EXCERPT TO READ —
# Trailer brake problem



## QuadRacer041 (Sep 1, 2003)

I have an 09 3500 mason dump. this morning I got a message on my dash saying service trailer brake system. Any idea where to start? I have a digital code reader and it says no codes found. I pull my landscape trailer with this truck everyday, this morning is the first time I've seen this message.


----------



## basher (Nov 13, 2004)

Check the plug on the back. Could be corrosion in between the harness plug and the truck side trailer plug.


----------



## QuadRacer041 (Sep 1, 2003)

I will check that out.


----------



## SullivanSeptic (Nov 30, 2008)

Corrosion. I get it all the time. I cut my 7 pin adapter off when i installed road armor rear bumper and I get the same code. It seems to be when corrosion gets to the ground wires.


----------



## mcwlandscaping (Sep 8, 2005)

Do the brakes still work when this code comes up?


----------



## QuadRacer041 (Sep 1, 2003)

Dont see any corrosion on the plug, i usually put on some die electric grease every so often. Where afe those ground wires your talking about? Lights work but no brakes. When i use the plus and minus buttons or the slider on the controller i dont feel the brakes working.


----------



## SullivanSeptic (Nov 30, 2008)

My corrosion was in the inside of plug where can't see it. I had to split open plug before I found it. Your best bet is to get a buddy with a truck and hook your trailer to his and see if brakes work. Then try hooking your truck to another trailer. Because it could be the trailer wiring. But most like its your 7 pin. The ground wire I'm talking about is actually on the 7 pin. Again, you might need to split it open to see.


----------



## QuadRacer041 (Sep 1, 2003)

I unplugged the hareness from the back on the 7 pin that is mounted to the back of the truck bumper and the code still shows up. Wouldnt that eliminate the 7 pin plug as the problem?


----------



## SullivanSeptic (Nov 30, 2008)

Is the code still happening when not hooked to trailer? Or only when plugged in?


----------



## QuadRacer041 (Sep 1, 2003)

Yes still happens even when not hooked up, I actually tried the truck connected to a different trailer and same issue. As i said even with the factory harness not plugged into the 7 pin plug the message is still there. Under the hood i did find a blown fuse, 15a the schematic shows that as being "seo b1" didn't fix the problem though, what is that for?


----------



## mcwlandscaping (Sep 8, 2005)

Any associated fuses with the built in brake controller that could be blown?


----------



## basher (Nov 13, 2004)

This is an internal issue with in the truck. search down the frame ground and clean/tighten it if you have already cleaned the corrosion out of both of the rear trailer plugs.

Have you tried a load tester (teckonsha test box or equivalent) to see if the brake control is functioning?


----------



## QuadRacer041 (Sep 1, 2003)

basher;1481525 said:


> This is an internal issue with in the truck. search down the frame ground and clean/tighten it if you have already cleaned the corrosion out of both of the rear trailer plugs.
> 
> Have you tried a load tester (teckonsha test box or equivalent) to see if the brake control is functioning?


Are there any fuses that could be blown? Where are they located? 
How do I load test to see if it is working? Any idea where the ground is?

EXERCISE DATA —

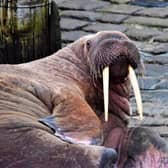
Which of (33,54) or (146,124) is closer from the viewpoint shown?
(146,124)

WORK INSTRUCTIONS —
[a] Extract the passage of the trailer brake thread that begins at the words "My corrosion was" and stops after "open to see.".
[b] In the trailer brake thread, what amperage was the blown fuse found under the hood?
The listing is separate material, unrelated to the trailer brake thread.

ANSWERS IN ORDER —
[a]
My corrosion was in the inside of plug where can't see it. I had to split open plug before I found it. Your best bet is to get a buddy with a truck and hook your trailer to his and see if brakes work. Then try hooking your truck to another trailer. Because it could be the trailer wiring. But most like its your 7 pin. The ground wire I'm talking about is actually on the 7 pin. Again, you might need to split it open to see.

[b] 15a